Milan wurde schlecht.
„Leyla", knurrte Leyla, sie klang ungewohnt mutig und Milan erfüllte das irgendwie mit Stolz. „Was willst du?", fuhr er seinen Bruder an.
„Ich wollte nur mal Hallo sagen. Mehr nicht. Oh und vielleicht..."
„Baby!", wurde er unterbrochen.
Auch diese Stimme kam Milan bekannt vor, aber er konnte sie nicht zuordnen.
„Charlotte, Süße. Sieh mal, wen ich eben getroffen habe"
Simons Stimme klang so schmierig, dass Milan einen Würgereiz unterdrücken musste. Charlotte reagierte nicht, zumindest sagte sie nichts.
„Komm, Milan, wir gehen", schaltete Leyla sich ein, es war deutlich, dass sie hier wegwollte.

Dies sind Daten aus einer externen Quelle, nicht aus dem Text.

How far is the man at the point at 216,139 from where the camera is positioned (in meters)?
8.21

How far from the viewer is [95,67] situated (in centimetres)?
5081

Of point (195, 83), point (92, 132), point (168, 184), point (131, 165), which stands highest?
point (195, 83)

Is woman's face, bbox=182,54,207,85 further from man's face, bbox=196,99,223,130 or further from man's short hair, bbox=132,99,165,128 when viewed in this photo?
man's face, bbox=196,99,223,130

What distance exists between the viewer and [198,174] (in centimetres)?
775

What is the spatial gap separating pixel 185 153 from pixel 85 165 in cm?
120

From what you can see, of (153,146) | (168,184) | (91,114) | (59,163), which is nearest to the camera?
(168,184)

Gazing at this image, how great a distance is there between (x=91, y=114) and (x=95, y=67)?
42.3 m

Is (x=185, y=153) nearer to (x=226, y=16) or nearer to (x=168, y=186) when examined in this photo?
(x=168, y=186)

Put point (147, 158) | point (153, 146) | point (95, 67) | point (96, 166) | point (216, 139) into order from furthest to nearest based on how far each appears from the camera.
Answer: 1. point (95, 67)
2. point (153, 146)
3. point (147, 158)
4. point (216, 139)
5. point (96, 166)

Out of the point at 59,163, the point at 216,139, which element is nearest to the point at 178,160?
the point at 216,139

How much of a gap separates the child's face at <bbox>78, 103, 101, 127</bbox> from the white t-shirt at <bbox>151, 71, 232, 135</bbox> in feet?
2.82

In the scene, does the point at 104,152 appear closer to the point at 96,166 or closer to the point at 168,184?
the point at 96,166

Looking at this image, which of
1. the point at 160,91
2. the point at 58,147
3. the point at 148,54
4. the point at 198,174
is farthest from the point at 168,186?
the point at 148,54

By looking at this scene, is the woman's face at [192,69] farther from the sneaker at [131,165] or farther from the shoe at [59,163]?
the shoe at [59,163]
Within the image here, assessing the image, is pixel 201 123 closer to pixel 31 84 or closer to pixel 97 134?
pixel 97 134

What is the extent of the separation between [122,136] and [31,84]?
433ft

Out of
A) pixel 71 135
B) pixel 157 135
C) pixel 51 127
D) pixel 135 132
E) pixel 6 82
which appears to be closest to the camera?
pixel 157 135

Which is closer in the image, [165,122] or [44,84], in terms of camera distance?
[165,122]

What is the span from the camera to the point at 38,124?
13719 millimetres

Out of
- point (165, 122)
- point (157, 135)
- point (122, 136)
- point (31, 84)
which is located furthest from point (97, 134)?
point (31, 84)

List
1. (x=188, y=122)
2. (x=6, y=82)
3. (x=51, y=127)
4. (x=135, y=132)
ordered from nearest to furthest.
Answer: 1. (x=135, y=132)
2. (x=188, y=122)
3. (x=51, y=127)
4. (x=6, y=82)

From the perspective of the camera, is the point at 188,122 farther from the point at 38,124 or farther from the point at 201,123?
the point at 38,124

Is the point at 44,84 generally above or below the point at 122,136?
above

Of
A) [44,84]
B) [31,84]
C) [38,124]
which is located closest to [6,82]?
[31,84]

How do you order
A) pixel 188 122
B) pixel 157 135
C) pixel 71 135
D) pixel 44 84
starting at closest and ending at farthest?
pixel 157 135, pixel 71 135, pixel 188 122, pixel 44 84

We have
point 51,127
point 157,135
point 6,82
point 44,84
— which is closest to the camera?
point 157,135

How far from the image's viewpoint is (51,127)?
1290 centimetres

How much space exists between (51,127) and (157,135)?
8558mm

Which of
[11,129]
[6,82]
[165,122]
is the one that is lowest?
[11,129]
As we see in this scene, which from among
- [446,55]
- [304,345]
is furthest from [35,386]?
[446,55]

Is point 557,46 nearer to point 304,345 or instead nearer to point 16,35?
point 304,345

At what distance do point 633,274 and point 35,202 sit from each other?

Gerade, als sie nach seiner Hand griff, sagte Simon: „Wie, ihr wollt schon gehen? Dabei wollte ich Milan doch gerade erzählen, dass Dad..."
„Halt die Fresse", schrie Milan und irgendwie reichten diese drei Worte aus, um sämtliche Wut, Angst und Ablehnung herauszulassen. Er fühlte sich gut. Leicht. Ein bisschen, als hätte er die Welt verbessert, obwohl er wusste, dass das nur Einbildung war.